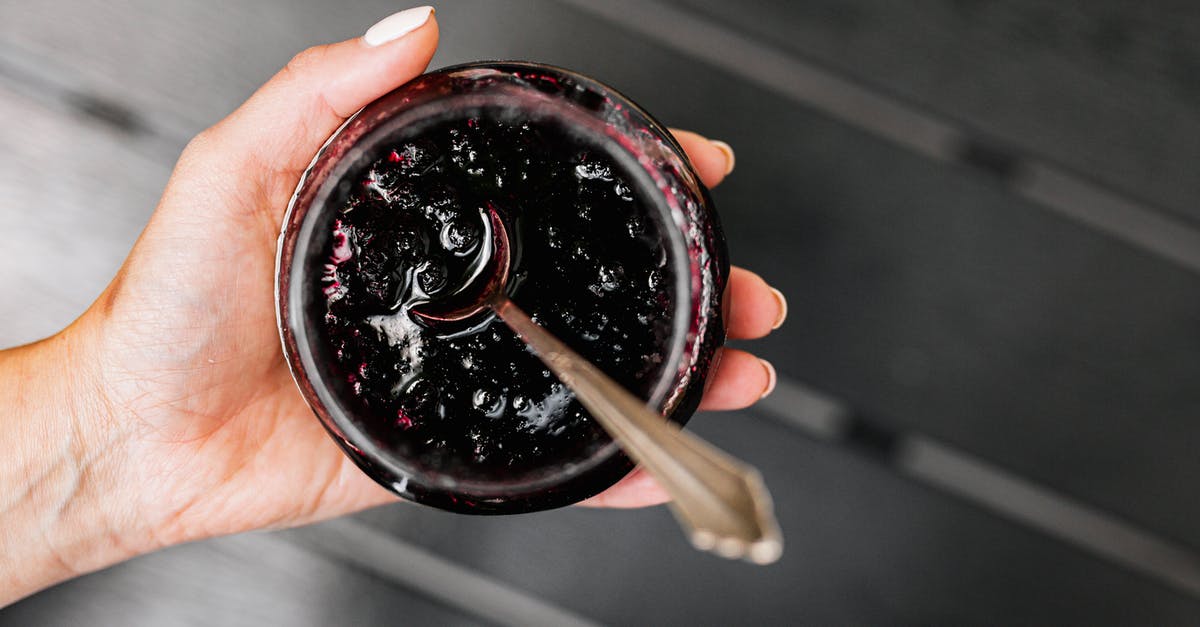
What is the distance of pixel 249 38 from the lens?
28.1 inches

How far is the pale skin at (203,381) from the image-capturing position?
548 mm

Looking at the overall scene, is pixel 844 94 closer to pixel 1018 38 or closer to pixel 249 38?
pixel 1018 38

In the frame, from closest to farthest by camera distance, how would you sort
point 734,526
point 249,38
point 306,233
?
point 734,526
point 306,233
point 249,38

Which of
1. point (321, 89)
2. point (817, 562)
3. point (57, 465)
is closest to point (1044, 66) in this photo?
point (817, 562)

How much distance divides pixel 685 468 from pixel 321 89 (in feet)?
1.19

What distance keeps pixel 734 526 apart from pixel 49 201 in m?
0.69

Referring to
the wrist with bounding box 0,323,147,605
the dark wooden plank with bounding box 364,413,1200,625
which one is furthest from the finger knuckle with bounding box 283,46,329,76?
the dark wooden plank with bounding box 364,413,1200,625

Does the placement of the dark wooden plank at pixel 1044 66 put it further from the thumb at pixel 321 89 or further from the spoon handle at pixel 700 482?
the spoon handle at pixel 700 482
• • • •
* To do: Please turn the lines of the records from the one holding "Does the placement" through the end of the records, inclusive, into a JSON list of strings with one string per line, leaving out blank lines.

* Correct result:
[
  "Does the placement of the dark wooden plank at pixel 1044 66 put it further from the thumb at pixel 321 89 or further from the spoon handle at pixel 700 482?",
  "the spoon handle at pixel 700 482"
]